OIDC (OpenID Connect) is a protocol that allows web applications to authenticate users through an identity provider. It also obtains basic profile information about the user.

Testing OIDC with Kubernetes API Server

This guide will walk you through the process of testing OIDC on a Minikube cluster using an Azure App Registration. OIDC allows you to authenticate and interact with the cluster using kubectl.

Create an Application on Azure

  • Create an application on Azure and specify the redirect URL as http://localhost:8000.
  • Generate a secret for the application under "Certificates and Secrets" and make note of its value.

Start Minikube

  • Start Minikube without enabling OIDC: minikube start. This is done to avoid RBAC (Role-Based Access Control) issues during startup.
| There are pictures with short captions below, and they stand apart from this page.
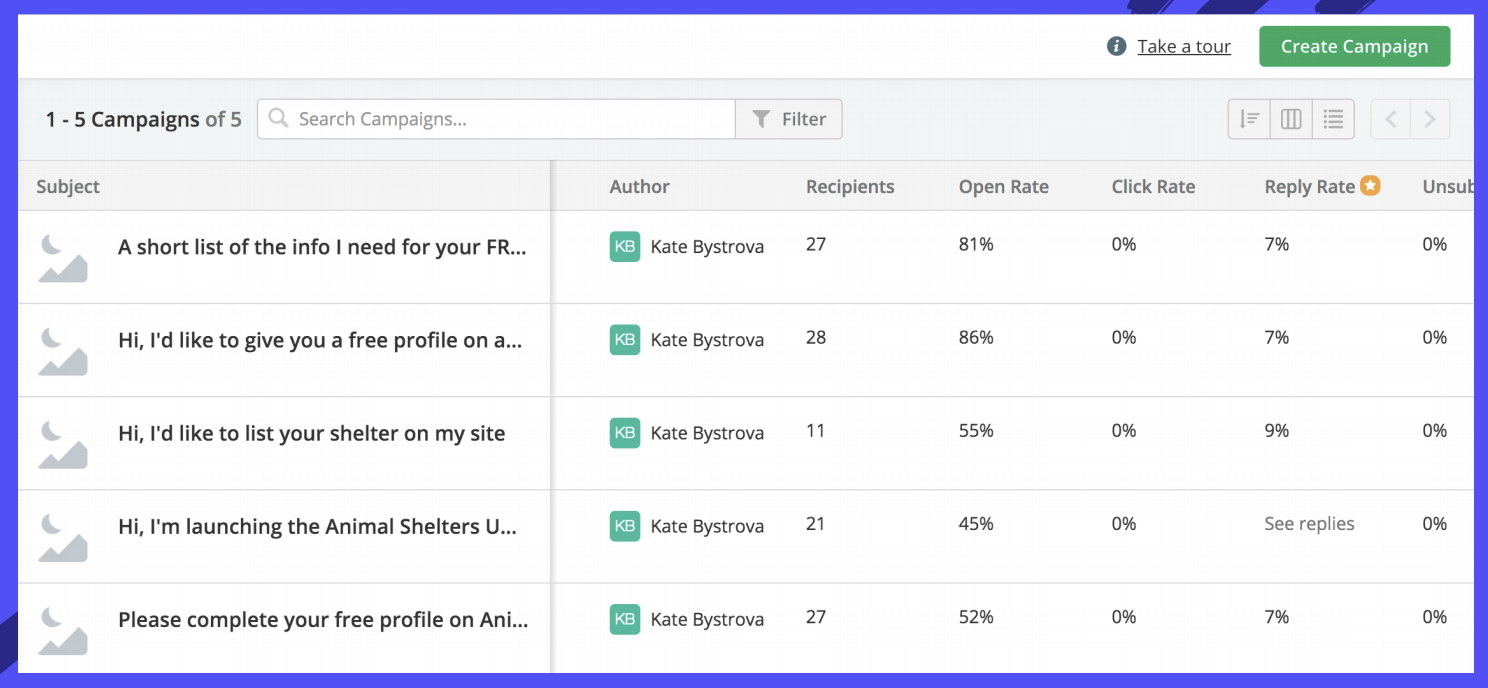 You can also use Prezly campaign analytics to refine your subject lines and achieve 85%+ open rates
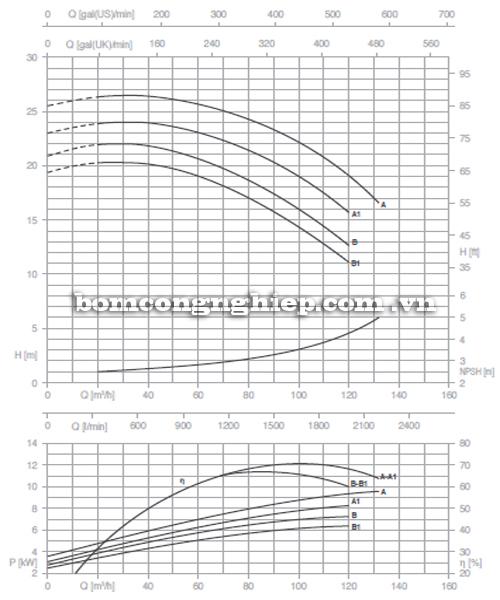 Máy bơm nước Pentax CM 65-125B biểu đồ hoạt động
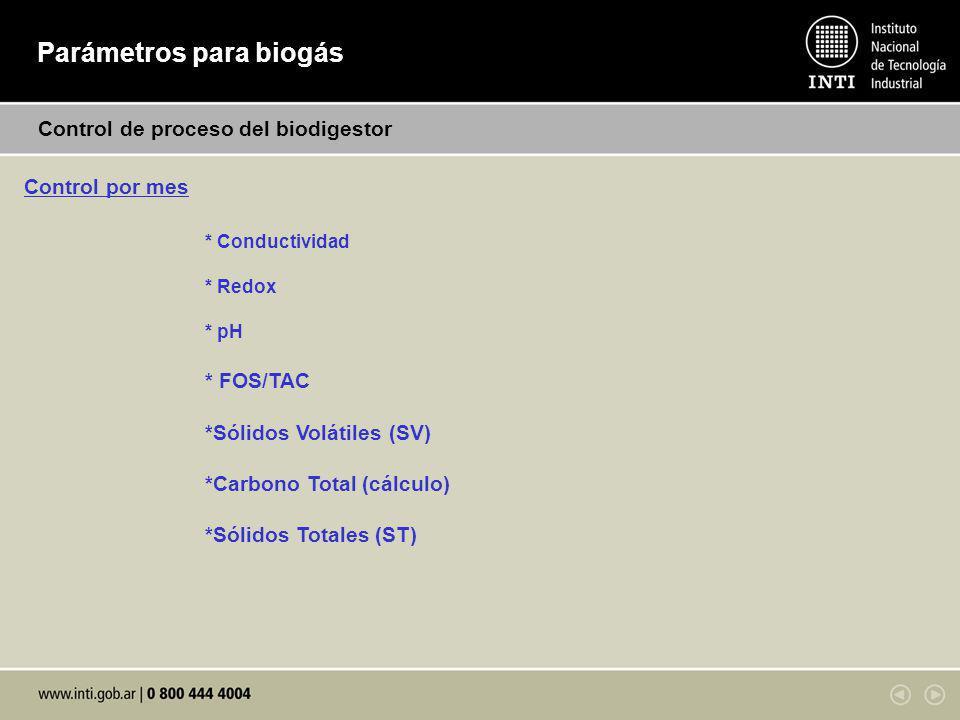 Parámetros para biogás Control de proceso del biodigestor Control por mes * Conductividad * Redox * pH * FOS/TAC *Sólidos Volátiles (SV) *Carbono Tota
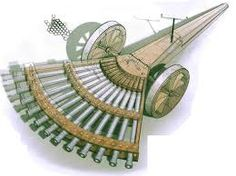 Image result for leonardo da vinci inventions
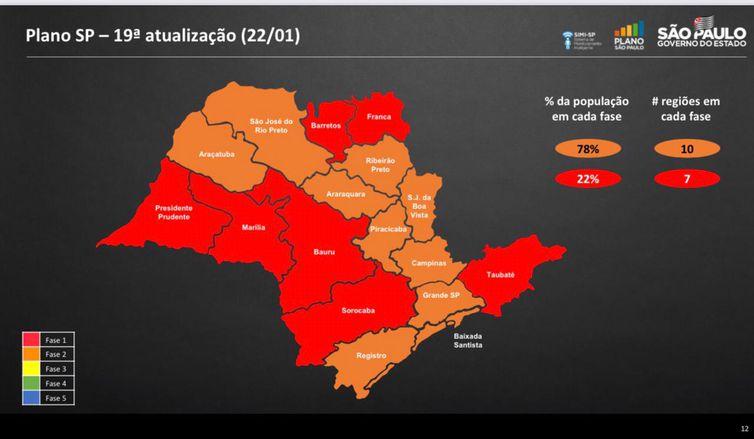 Mudanças no Plano São Paulo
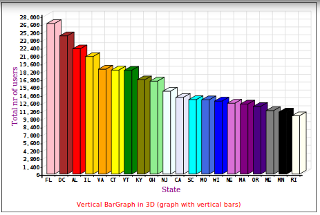 Bargraph in SVG format, created with Drupal module Forena (using the SVG Graph library)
But, we can enable OIDC once the cluster is running.

SSH into Minikube

  • Once the Minikube cluster is started, SSH into it: minikube ssh.
  • Install the Vim text editor: sudo apt-get update && sudo apt-get install vim.

Edit the kube-apiserver Configuration

  • Edit the kube-apiserver configuration file using Vim: sudo vi /etc/kubernetes/manifests/kube-apiserver.yaml.
  • Add the following lines to the configuration file:
    - --oidc-issuer-url=https://sts.windows.net/<tenantID from application>/
- --oidc-client-id=<Application Client ID>
- --oidc-username-claim=email
  • Save the changes to the configuration file and exit Vim.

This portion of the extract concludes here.